# DATA RECORDS:
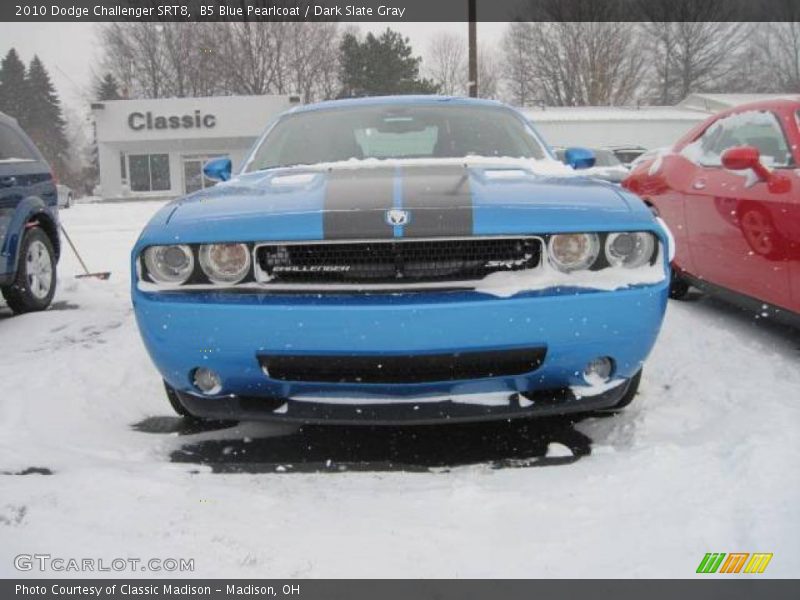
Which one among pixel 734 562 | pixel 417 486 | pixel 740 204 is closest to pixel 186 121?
pixel 740 204

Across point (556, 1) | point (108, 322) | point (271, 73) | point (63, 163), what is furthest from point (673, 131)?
point (63, 163)

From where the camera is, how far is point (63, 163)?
6022cm

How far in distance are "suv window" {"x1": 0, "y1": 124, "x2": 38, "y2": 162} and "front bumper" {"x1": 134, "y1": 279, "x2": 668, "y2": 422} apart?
11.4 feet

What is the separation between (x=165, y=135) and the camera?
31984mm

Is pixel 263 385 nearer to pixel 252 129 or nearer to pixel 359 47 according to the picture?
pixel 252 129

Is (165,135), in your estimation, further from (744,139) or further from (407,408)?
(407,408)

# REQUEST:
Pull out every line in the entries above that contains the word "camera", matching case exactly, and list those lines.

# FULL SOLUTION:
From where the camera is, how far is point (63, 163)?
What is the separation between (x=165, y=135) and the camera?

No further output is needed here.